Extract the records without changing a word, from the line containing "What is the distance from the picture-taker" through the end of the records, inclusive.

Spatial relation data

•••

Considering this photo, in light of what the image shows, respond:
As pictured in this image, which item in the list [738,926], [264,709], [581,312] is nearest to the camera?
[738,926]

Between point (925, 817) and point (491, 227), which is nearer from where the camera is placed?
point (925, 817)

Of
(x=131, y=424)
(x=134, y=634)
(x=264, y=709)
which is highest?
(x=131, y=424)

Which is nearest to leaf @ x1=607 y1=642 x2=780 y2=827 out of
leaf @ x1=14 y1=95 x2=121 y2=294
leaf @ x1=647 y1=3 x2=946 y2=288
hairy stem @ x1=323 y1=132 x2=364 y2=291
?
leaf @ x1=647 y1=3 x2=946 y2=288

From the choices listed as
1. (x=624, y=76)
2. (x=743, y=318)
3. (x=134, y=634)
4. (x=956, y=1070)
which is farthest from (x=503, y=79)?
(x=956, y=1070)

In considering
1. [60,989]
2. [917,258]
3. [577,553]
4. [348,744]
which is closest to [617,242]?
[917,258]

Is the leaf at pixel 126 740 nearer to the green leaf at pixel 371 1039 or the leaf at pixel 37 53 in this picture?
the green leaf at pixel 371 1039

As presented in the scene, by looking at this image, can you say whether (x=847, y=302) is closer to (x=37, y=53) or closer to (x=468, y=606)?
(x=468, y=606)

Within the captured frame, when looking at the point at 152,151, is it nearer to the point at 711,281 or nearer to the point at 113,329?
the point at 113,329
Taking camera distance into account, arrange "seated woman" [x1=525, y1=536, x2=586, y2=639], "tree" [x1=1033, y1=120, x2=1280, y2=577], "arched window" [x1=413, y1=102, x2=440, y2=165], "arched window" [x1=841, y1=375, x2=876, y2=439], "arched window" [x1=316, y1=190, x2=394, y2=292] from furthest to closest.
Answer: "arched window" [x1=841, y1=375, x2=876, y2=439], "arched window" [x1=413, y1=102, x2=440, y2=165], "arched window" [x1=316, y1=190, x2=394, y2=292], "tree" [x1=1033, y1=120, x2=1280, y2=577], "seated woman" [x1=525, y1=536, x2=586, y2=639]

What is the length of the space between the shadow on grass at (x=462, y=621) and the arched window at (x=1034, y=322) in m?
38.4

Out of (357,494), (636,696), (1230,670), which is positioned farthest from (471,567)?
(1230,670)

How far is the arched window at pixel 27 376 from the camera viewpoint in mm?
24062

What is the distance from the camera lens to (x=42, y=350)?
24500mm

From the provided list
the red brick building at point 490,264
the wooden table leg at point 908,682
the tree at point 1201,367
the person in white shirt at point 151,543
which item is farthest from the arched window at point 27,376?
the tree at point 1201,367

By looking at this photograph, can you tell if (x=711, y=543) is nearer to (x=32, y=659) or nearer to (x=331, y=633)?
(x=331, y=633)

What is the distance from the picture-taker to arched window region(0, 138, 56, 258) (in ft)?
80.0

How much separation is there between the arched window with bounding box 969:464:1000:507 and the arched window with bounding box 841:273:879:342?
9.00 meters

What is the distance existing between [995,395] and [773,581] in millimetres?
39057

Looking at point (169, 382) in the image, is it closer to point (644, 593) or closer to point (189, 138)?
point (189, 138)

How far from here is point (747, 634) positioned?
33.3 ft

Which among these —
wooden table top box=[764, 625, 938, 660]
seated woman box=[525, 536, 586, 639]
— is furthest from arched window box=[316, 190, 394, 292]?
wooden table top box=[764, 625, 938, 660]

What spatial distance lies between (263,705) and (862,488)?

•••

### Complete response
What is the distance from the picture-taker to arched window region(0, 138, 56, 258) (in ft)?
80.0

How much separation is there between the arched window with bounding box 969:464:1000:507 and the arched window with bounding box 841:273:879:342?
9.00 meters

What is the distance existing between [995,395] and [773,581] in millimetres?
39057

Looking at point (169, 382) in the image, is it closer to point (644, 593) or closer to point (189, 138)?
point (189, 138)

How far from here is point (747, 634) positioned?
33.3 ft

Which among these —
wooden table top box=[764, 625, 938, 660]
seated woman box=[525, 536, 586, 639]
— is furthest from arched window box=[316, 190, 394, 292]?
wooden table top box=[764, 625, 938, 660]

What spatial distance lies between (263,705) and (862,488)?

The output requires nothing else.